PRISMM-Bench: A Benchmark of Peer-Review Grounded Multimodal Inconsistencies
Lukas Selch, Yufang Hou, M. Jehanzeb Mirza, Sivan Doveh, James Glass, Rogerio Feris, Wei Lin
2025-10-22
Summary
This paper investigates how well new Artificial Intelligence models, called Large Multimodal Models, can understand scientific papers that combine text, images, tables, and equations.
What's the problem?
These AI models are being used more and more in science, but it's unclear if they can catch mistakes or inconsistencies when information is presented in different ways within a paper. For example, a graph might show something different than what the text says. Current tests don't really check for these kinds of real-world errors, often using simple or fake problems instead. This lack of thorough testing makes it hard to trust these models to help with scientific work.
What's the solution?
The researchers created a new test called PRISMM-Bench. They found actual inconsistencies flagged by peer reviewers in over 200 scientific papers. They then designed three tasks to test if a model can identify these inconsistencies, fix them, and understand how different parts of a paper relate to each other. To prevent the models from just guessing the right answer based on patterns in the questions, they also created a new way for the models to give answers using a structured format, like a detailed JSON file, instead of just multiple choice.
Why it matters?
The results showed that even the most advanced AI models struggle with this type of multimodal reasoning, only scoring between 26% and 54% on the tests.
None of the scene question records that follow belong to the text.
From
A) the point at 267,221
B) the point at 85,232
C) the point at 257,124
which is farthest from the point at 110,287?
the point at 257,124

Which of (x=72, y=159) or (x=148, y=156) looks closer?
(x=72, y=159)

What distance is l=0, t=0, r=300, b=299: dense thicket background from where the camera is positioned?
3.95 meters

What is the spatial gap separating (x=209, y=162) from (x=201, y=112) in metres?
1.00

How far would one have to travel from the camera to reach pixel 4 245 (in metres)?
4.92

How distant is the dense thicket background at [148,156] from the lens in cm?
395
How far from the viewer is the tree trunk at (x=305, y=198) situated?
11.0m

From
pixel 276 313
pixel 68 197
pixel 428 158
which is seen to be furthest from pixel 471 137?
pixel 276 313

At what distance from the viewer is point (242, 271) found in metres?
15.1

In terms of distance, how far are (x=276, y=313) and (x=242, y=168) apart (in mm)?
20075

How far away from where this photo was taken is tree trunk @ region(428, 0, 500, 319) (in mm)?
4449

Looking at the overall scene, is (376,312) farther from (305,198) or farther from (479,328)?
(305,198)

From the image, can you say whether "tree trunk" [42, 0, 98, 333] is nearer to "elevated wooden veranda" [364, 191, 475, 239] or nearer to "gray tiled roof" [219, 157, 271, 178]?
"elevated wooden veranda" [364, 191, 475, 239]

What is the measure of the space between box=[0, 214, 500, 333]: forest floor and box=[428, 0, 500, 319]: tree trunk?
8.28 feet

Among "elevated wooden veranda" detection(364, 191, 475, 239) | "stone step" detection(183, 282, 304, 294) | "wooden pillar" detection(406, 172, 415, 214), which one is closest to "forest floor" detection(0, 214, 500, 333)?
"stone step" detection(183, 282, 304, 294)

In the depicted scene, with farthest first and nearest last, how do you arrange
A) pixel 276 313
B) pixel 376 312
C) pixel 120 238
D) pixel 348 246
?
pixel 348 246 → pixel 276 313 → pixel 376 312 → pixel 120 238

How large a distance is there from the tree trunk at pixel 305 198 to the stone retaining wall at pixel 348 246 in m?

This highlights a significant weakness in current AI and emphasizes the need for better models that can reliably understand and work with complex scientific information, ultimately leading to more trustworthy AI assistants for scientists.
Abstract
Large Multimodal Models (LMMs) are increasingly applied to scientific research, yet it remains unclear whether they can reliably understand and reason over the multimodal complexity of papers. A central challenge lies in detecting and resolving inconsistencies across text, figures, tables, and equations, issues that are often subtle, domain-specific, and ultimately undermine clarity, reproducibility, and trust. Existing benchmarks overlook this issue, either isolating single modalities or relying on synthetic errors that fail to capture real-world complexity. We introduce PRISMM-Bench (Peer-Review-sourced Inconsistency Set for Multimodal Models), the first benchmark grounded in real reviewer-flagged inconsistencies in scientific papers. Through a multi-stage pipeline of review mining, LLM-assisted filtering and human verification, we curate 262 inconsistencies from 242 papers. Based on this set, we design three tasks, namely inconsistency identification, remedy and pair matching, which assess a model's capacity to detect, correct, and reason over inconsistencies across different modalities. Furthermore, to address the notorious problem of choice-only shortcuts in multiple-choice evaluation, where models exploit answer patterns without truly understanding the question, we further introduce structured JSON-based answer representations that minimize linguistic biases by reducing reliance on superficial stylistic cues. We benchmark 21 leading LMMs, including large open-weight models (GLM-4.5V 106B, InternVL3 78B) and proprietary models (Gemini 2.5 Pro, GPT-5 with high reasoning). Results reveal strikingly low performance (26.1-54.2%), underscoring the challenge of multimodal scientific reasoning and motivating progress towards trustworthy scientific assistants.